Federal funding will be critical to rebuilding local communities, Sen. Marco Rubio said during an appearance on NBC’s “Meet The Press.”

“There are some coastal areas that are facing their third storm, some in the last 12 months,” Rubio said.

Helene, which killed at least 25 people in South Carolina, was the deadliest tropical cyclone in the state since Hurricane Hugo killed 35 people when it made landfall just north of Charleston in 1989. Deaths were also reported in Florida, Georgia, North Carolina and Virginia.

Moody’s Analytics said it expected property damage to be between $15 billion and $26 billion. AccuWeather’s preliminary estimate of Helene’s total damage and economic loss in the United States is between $95 billion and $110 billion.
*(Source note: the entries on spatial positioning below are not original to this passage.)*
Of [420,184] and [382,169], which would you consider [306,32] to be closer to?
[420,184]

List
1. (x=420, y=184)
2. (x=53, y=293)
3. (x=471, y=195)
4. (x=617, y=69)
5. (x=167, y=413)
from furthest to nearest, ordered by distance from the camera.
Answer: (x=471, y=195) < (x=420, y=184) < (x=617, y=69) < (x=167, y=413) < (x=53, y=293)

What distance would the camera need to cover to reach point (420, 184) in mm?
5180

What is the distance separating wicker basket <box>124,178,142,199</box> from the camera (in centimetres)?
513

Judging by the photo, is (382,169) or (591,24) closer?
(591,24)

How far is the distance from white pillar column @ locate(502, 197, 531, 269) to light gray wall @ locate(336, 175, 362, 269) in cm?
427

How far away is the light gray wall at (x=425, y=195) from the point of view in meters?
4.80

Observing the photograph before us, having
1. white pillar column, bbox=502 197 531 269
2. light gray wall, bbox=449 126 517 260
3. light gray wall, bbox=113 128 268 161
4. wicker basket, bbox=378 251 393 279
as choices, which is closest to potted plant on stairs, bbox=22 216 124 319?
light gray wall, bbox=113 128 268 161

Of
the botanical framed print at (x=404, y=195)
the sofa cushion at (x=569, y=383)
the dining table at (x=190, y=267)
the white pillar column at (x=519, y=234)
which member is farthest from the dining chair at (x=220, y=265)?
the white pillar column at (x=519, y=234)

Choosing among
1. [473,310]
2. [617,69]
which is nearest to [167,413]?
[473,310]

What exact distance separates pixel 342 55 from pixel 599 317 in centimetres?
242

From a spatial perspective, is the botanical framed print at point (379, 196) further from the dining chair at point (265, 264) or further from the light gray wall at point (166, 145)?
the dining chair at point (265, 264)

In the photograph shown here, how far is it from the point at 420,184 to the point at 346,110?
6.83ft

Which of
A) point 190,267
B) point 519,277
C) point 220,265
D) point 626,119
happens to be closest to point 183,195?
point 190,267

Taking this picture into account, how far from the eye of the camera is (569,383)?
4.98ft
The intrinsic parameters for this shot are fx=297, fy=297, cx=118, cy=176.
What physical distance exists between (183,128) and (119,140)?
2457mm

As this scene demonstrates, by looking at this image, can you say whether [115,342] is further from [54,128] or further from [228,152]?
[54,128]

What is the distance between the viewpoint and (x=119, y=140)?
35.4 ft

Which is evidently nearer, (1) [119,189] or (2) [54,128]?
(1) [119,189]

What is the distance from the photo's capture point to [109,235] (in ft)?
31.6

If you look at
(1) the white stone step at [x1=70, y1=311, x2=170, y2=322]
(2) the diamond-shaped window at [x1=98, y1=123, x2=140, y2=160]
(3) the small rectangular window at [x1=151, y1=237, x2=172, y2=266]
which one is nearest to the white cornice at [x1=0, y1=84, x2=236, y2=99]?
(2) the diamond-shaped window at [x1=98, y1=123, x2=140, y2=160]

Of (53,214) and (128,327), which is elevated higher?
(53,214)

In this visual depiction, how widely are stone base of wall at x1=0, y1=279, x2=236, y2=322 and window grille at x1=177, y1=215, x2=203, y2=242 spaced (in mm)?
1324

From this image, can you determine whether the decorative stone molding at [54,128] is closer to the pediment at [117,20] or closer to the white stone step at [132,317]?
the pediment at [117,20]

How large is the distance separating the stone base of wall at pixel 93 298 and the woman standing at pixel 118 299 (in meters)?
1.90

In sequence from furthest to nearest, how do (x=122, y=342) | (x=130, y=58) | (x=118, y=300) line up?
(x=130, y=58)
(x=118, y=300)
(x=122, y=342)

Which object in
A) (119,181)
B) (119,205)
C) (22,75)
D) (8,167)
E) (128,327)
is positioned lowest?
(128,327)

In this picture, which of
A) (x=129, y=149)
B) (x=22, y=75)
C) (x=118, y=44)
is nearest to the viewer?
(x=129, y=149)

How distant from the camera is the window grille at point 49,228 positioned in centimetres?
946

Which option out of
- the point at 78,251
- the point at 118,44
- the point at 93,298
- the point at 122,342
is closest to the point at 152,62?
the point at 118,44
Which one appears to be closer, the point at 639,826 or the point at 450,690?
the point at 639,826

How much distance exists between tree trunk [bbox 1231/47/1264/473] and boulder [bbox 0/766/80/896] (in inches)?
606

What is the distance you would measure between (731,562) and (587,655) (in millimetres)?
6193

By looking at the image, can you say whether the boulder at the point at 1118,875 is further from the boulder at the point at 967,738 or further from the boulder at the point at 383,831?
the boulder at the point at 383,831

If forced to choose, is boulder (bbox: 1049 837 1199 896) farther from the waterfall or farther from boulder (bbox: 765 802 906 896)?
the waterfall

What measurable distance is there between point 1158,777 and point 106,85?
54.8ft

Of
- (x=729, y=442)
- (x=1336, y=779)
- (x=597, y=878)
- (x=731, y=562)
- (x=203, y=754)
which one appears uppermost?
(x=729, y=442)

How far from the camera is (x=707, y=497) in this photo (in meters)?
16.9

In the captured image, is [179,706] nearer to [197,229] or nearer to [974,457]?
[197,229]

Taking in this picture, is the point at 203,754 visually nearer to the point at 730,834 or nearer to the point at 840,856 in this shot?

The 11 confirmed deaths in Florida include nine people who drowned in their homes in the mandatory evacuation zone in Pinellas County on the Gulf Coast, Sheriff Bob Gualtieri said.

Climate change has worsened the conditions that cause such storms to grow larger, rapidly intensify in warming waters, and sometimes develop into powerful hurricanes within a few hours.

Helene was the eighth storm of the Atlantic hurricane season, which began June 1. The National Oceanic and Atmospheric Administration has predicted an above-average season this year due to record-warm ocean temperatures.

Collins reported from Columbia, South Carolina. Associated Press writers Patrick Whittle in Portland and Haya Panjwani in Washington, D.C., contributed.